「でも、完全にわたしの片想いで、陽平先生の実習が終わるのと同時に押し切って“つきあってもらってた”感じだったんだけどね」
なんだか思い当たるフシがありすぎてめまいがする。
「わたしね、あんまり家庭環境がよくなくて、特にお父さんと上手くいってなくて、そのことでずっと陽平先生に相談に乗ってもらってたの。もしかしたら先生にもどこか共感できるところがあったのかもしれない」
現在ヨウ先生の生徒であるわたしの手前、濁すように不確定な言い方をしたのだろうけど、きっとこの人は先生のすべての事情をわたし以上に把握している。
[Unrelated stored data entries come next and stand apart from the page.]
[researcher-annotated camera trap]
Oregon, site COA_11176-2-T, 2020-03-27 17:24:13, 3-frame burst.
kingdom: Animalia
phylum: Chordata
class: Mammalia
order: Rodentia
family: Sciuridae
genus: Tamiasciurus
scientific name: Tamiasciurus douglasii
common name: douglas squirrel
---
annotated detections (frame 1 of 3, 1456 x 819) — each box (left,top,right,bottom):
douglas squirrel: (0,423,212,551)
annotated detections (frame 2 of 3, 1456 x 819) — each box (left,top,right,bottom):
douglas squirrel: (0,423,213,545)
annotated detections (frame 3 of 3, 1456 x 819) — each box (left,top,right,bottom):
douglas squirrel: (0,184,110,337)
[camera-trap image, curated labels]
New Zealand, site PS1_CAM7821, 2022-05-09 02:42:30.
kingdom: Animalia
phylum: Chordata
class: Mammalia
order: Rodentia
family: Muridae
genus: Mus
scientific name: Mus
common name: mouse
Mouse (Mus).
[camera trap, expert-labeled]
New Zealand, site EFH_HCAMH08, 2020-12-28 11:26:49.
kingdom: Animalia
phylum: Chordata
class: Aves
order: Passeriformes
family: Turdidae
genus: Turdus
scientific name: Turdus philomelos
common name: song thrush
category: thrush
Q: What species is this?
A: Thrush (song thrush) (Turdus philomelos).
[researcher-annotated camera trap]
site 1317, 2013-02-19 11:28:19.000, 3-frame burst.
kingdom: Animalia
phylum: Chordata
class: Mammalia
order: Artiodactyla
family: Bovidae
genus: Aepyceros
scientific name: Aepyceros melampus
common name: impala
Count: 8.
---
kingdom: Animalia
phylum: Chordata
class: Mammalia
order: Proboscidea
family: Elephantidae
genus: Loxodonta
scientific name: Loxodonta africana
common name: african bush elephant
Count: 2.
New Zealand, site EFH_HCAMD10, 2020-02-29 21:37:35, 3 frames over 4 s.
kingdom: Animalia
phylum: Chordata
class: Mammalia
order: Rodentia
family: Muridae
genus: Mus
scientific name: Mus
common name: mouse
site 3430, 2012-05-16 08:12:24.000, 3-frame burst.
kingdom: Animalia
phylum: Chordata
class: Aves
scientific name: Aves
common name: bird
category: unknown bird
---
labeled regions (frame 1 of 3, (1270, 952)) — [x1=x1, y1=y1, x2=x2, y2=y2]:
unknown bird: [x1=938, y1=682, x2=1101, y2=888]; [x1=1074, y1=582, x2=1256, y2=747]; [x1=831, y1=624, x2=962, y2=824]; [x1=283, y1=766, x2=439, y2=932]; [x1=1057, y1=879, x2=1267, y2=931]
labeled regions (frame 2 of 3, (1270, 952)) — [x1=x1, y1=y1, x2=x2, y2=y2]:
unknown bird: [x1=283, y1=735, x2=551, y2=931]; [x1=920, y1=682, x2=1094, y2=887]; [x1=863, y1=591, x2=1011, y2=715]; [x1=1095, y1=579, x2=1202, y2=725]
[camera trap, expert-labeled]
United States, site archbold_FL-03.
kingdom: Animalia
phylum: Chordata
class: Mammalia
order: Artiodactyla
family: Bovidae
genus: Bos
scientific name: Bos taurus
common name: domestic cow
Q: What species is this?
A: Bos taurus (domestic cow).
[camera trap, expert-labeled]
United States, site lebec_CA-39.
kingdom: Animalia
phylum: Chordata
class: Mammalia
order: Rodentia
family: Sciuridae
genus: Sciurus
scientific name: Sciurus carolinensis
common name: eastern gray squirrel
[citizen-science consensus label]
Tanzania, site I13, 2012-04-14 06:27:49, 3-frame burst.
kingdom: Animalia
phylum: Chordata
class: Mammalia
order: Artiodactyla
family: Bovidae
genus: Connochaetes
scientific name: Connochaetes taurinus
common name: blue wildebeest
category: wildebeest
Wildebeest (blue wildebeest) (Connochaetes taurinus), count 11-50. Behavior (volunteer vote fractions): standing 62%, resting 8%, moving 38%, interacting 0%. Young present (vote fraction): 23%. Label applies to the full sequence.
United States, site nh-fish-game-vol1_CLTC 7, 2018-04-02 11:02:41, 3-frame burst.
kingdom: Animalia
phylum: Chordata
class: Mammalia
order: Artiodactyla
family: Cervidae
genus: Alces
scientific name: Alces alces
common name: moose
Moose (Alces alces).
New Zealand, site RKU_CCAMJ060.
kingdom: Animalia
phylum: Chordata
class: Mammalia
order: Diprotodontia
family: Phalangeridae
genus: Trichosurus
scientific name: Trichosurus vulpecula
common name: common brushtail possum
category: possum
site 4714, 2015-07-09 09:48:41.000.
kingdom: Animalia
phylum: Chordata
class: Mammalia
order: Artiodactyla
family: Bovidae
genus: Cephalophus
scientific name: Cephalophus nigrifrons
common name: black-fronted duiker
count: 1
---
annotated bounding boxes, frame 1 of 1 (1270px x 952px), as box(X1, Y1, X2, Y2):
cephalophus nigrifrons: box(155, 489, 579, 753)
それが悔しくて、つい「知ってます」と言ってしまった。
ぜんぜん、なにも知らないくせにバカみたいだ。
彼女は少し驚いた顔をして、それからすぐ、納得したようにうなずいた。
「あー、そっか、よく考えたらそうだよね、眼鏡かけてないほうの陽平先生と一緒にいたんだもん」
この人は、どういう経緯で、どのタイミングで、ヨウ先生の秘密を知ったのだろう。
先生のどういうところを好きになったのだろう。
「……わたし、眼鏡かけてる陽平先生のこと、すごく嫌いで、許せなかったんだ」
彼女はとても苦しそうに、それを言うのも辛そうな顔で、絞りだすみたいに言った。